The popcorn pork was one of the highlights for me that night, because it had a stronger crunch to it than I expected. In bite size pieces it was easy to eat and the dish was paired nicely with a not too strong honey mustard-esque sauce. My other friends found that the batter was on the heavier side, but I liked the dough so much I didn’t mind. It was deep fried in panko which I can never say no to.
Action shot of our last item: hot stone bowl rice! The server kindly mixed it up for us and informed us to let it sit for approximately 5 minutes, giving the rice, egg, and sauce enough time to crisp up from the residual heat of the stone bowl.
I got to try the chipotle beef curry ishiyaki and the spicy pork ishiyaki, and found myself loving both of them! The beef curry was savoury while the spicy pork had a sweet undertone. What I liked was that the spicy flavours were there but it wasn’t all that I tasted. My tongue wasn’t burning after two bites and I didn’t need to down glasses of water. The stone bowls kept the rice hot, flavourful, and delicious. In particular the beef curry had pieces of lettuce in it which made me think of a Korean lettuce beef wrap, mmmm!

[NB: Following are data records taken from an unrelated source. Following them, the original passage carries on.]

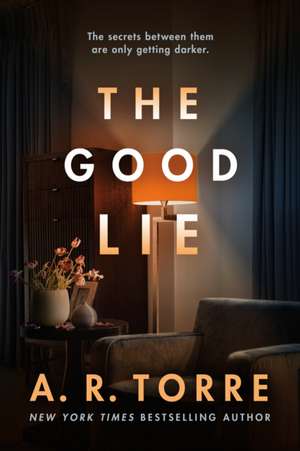 Good Lie de A. R. Torre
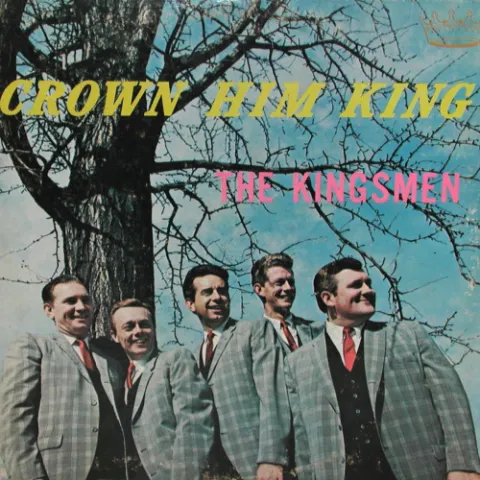 Crown Him King by The Kingsmen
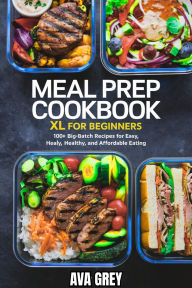 Title: Meal Prep Cookbook XL for Beginners: 100+ Big-Batch Recipes for Easy, Healthy, and Affordable Eating, Author: AVA GREY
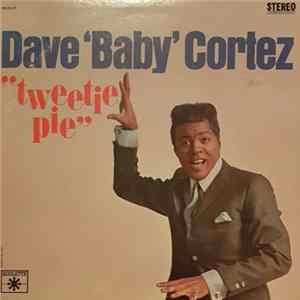 Dave "Baby" Cortez - Tweetie Pie Mp3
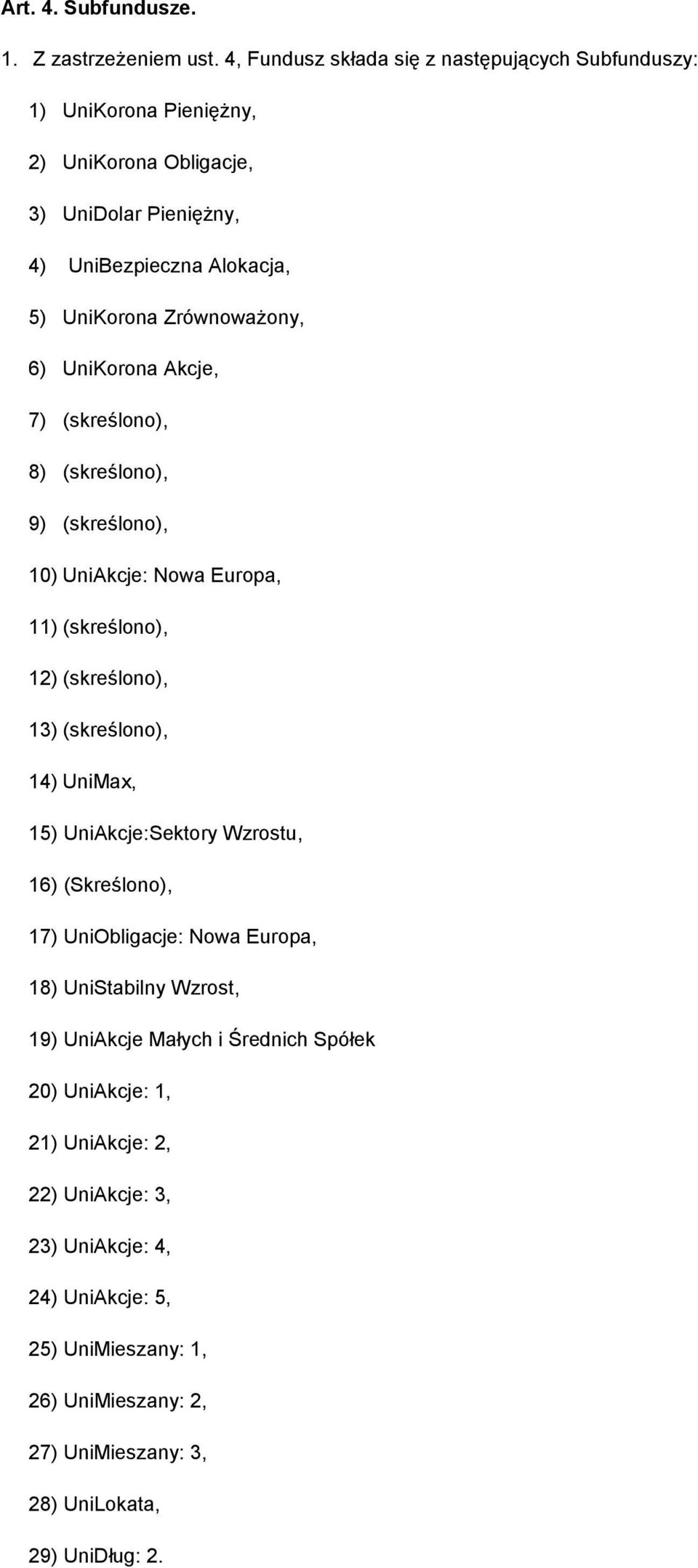 Zrównoważony, 6) UniKorona Akcje, 7) (skreślono), 8) (skreślono), 9) (skreślono), 10) UniAkcje: Nowa Europa, 11) (skreślono), 12) (skreślono), 13) (skreślono), 14) UniMax,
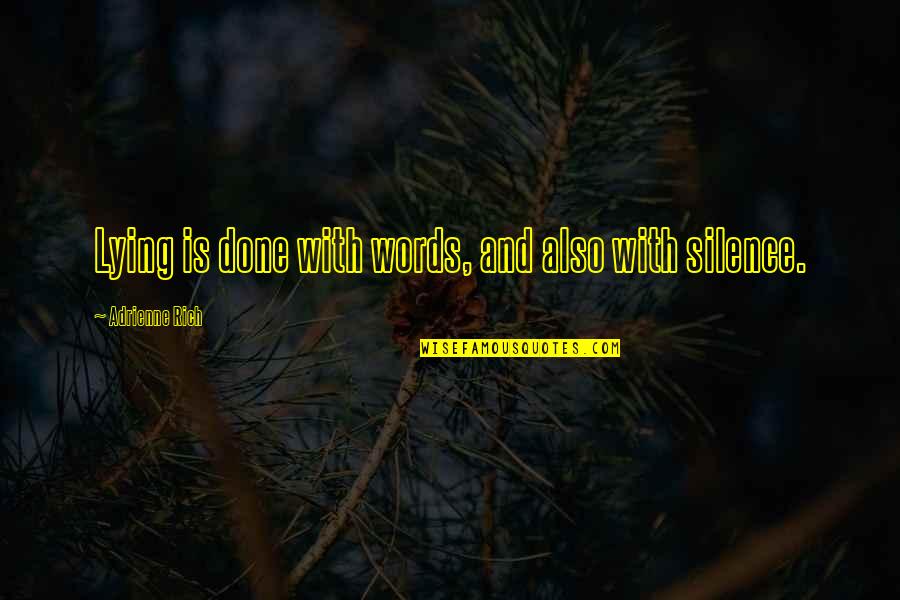 Words And Silence Quotes By Adrienne Rich: Lying is done with words, and also with Words And Silence Quotes By Adrienne Rich: Lying is done with words, and also with
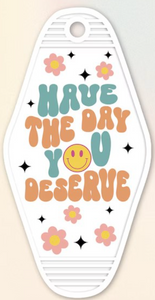 UV DTF Motel Keychain Decal - Have The Day You Deserve Smiley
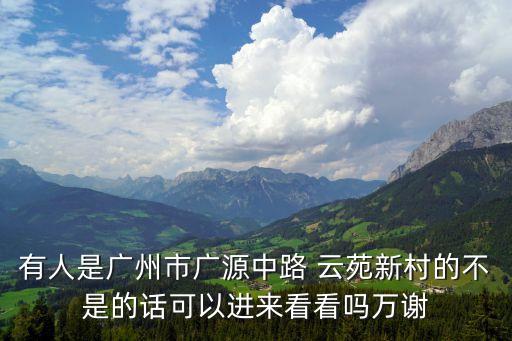 有人是廣州市廣源中路 云苑新村的不是的話可以進來看看嗎萬謝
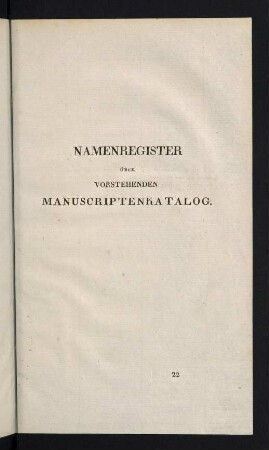 337-350, Namenregister über vorstehenden Manuscriptenkatalog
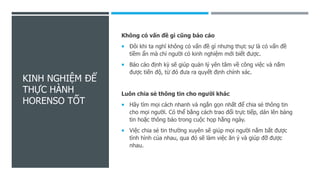 KINH NGHIỆM ĐỂ
THỰC HÀNH
HORENSO TỐT
Không có vấn đề gì cũng báo cáo
 Đôi khi ta nghĩ không có vấn đề gì nhưng thực sự là có vấn đề
tiềm ẩn mà chỉ người có kinh nghiệm mới biết được.
 Báo cáo định kỳ sẽ giúp quản lý yên tâm về công việc và nắm
được tiến độ, từ đó đưa ra quyết định chính xác.
Luôn chia sẻ thông tin cho người khác
 Hãy tìm mọi cách nhanh và ngắn gọn nhất để chia sẻ thông tin
cho mọi người. Có thể bằng cách trao đổi trực tiếp, dán lên bảng
tin hoặc thông báo trong cuộc họp hằng ngày.
 Việc chia sẻ tin thường xuyên sẽ giúp mọi người nắm bắt được
tình hình của nhau, qua đó sẽ làm việc ăn ý và giúp đỡ được
nhau.
 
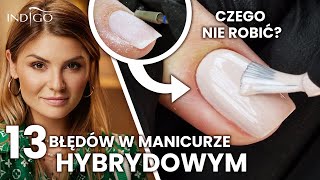 Manicure hybrydowy  13 błędów które możesz popełnić Nakładanie hybrydy krok po kroku Indigo Nails [upl. by Hannahoj]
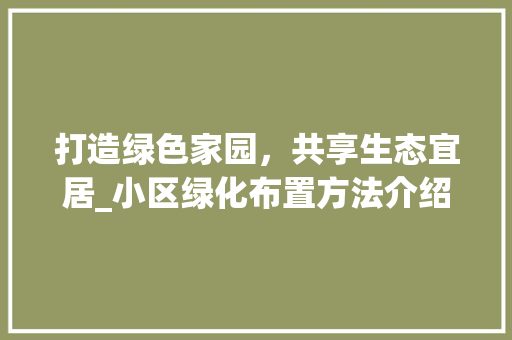 打造绿色家园，共享生态宜居_小区绿化布置方法介绍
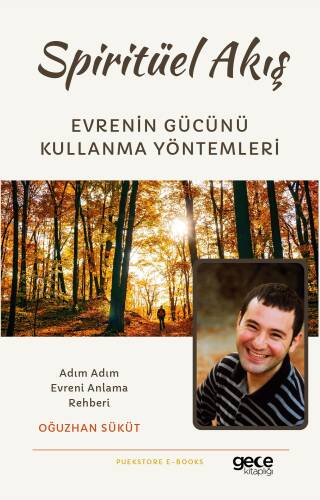 Spiritüel Akış ;Evrenin Gücünü Kullanma Yöntemleri - 1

Although delicious, other than the rice bowl there wasn’t anything that really blew my mind. A lot of the dishes were still what I would consider fairly typical fusion Japanese food.
The servers there made sure to grab all our names and call us when it was our dish! I really enjoyed that personal touch. Plus the place was packed but our food came relatively fast and they were tentative to our needs.
For $18, this was a pretty filling and satisfying Dine Out menu option, I would recommend you try it out as well!
The vibe was chill and the décor was nice but sometimes the music was too loud and made conversation difficult.
I had fun with friends and got to enjoy some pretty decent food. It was a good Dine Out experience and if I were around the neighbourhood again I would definitely come back!